Collected data entries:
_ _ _
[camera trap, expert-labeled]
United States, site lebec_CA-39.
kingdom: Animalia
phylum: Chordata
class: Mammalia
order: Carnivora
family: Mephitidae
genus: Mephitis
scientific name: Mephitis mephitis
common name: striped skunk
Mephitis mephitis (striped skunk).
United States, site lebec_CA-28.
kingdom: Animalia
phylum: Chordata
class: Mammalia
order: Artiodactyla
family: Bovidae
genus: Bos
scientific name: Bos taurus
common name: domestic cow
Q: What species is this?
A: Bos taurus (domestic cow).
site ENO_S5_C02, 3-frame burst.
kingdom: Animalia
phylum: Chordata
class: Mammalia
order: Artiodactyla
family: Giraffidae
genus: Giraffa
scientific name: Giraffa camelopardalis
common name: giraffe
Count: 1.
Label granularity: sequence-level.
_ _ _
Directions:
Exactly and only the lines from the one containing "scientific name: Giraffa camelopardalis" to the end of the entries above are to be written out.

Written solution:
scientific name: Giraffa camelopardalis
common name: giraffe
Count: 1.
Label granularity: sequence-level.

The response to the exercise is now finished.